▶ **Task**
Please set down each record exactly as it appears, but leave out any pictures.
Entries supplied: Begin
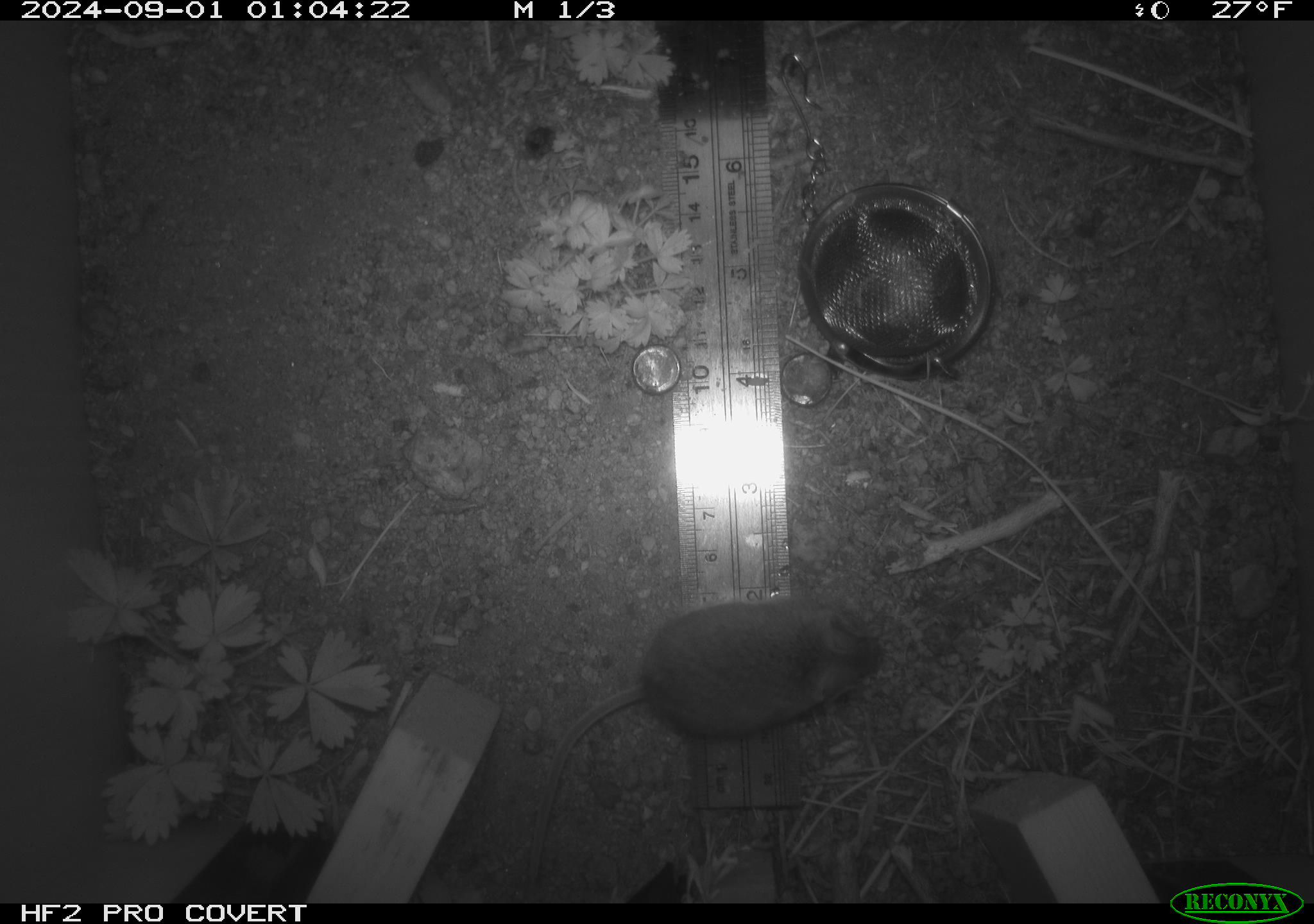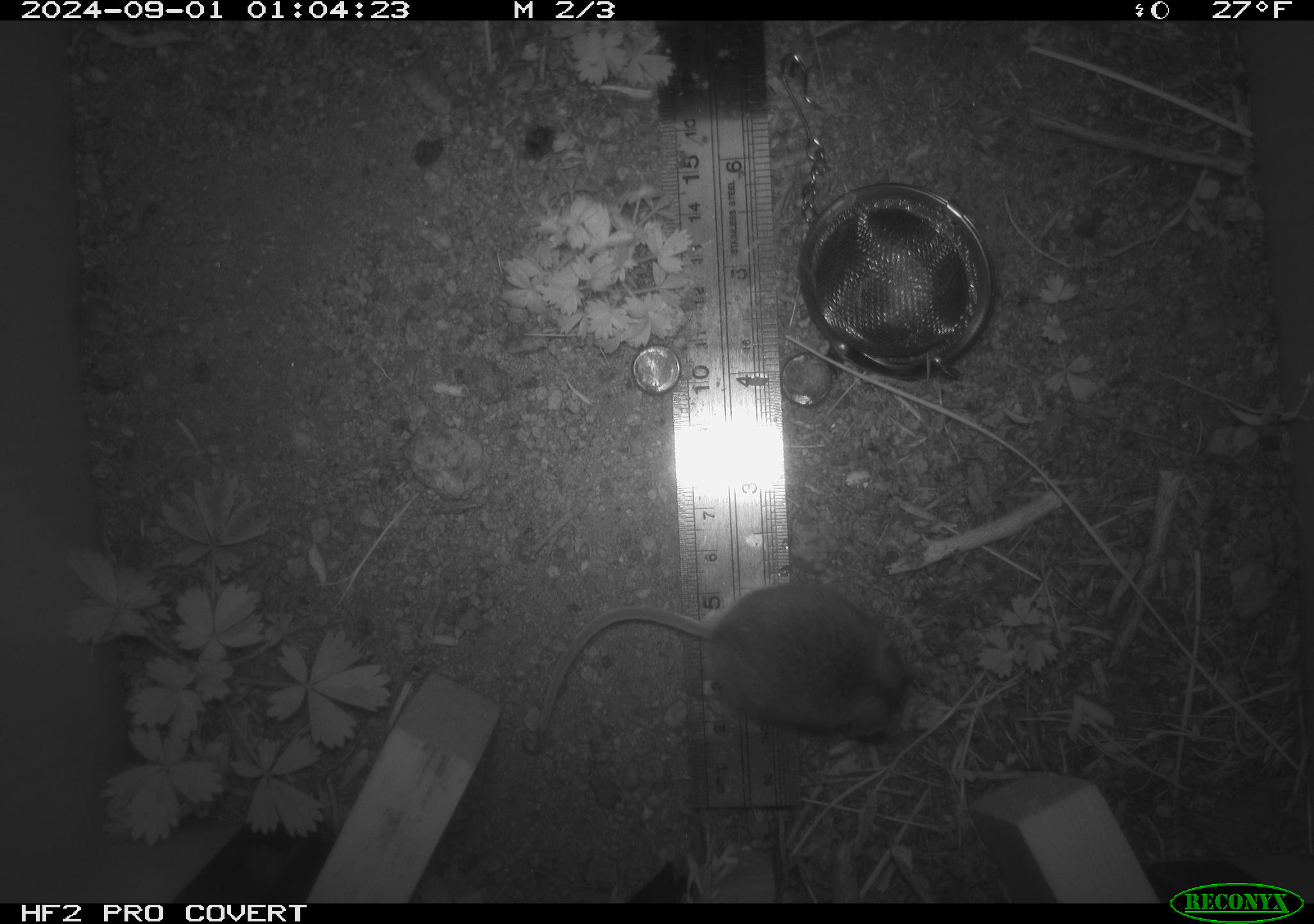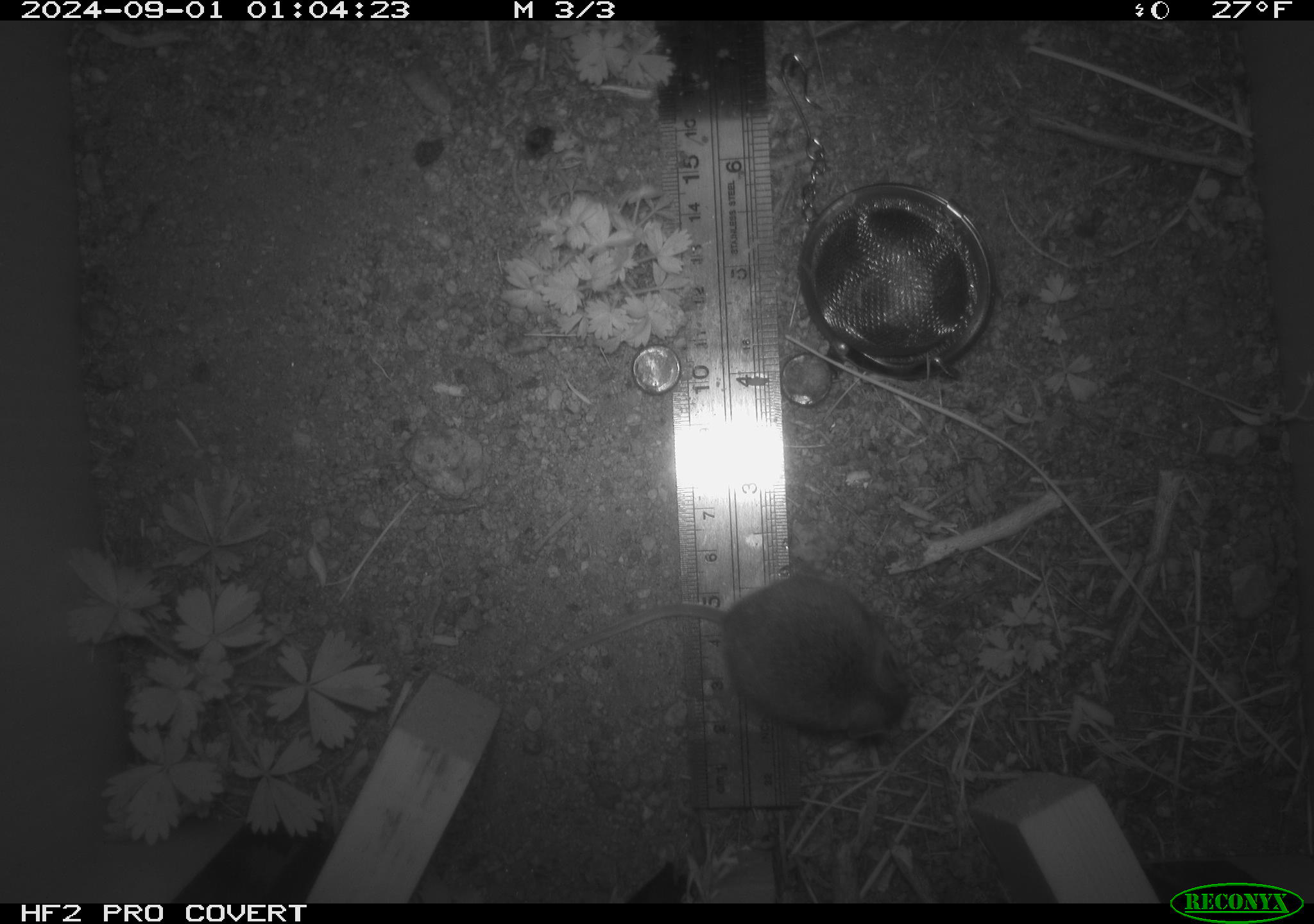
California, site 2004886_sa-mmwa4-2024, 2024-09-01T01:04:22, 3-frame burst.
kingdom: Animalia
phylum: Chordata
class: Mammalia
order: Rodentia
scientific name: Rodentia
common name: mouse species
Entries supplied: End
▶ **Written response**
California, site 2004886_sa-mmwa4-2024, 2024-09-01T01:04:22, 3-frame burst.
kingdom: Animalia
phylum: Chordata
class: Mammalia
order: Rodentia
scientific name: Rodentia
common name: mouse species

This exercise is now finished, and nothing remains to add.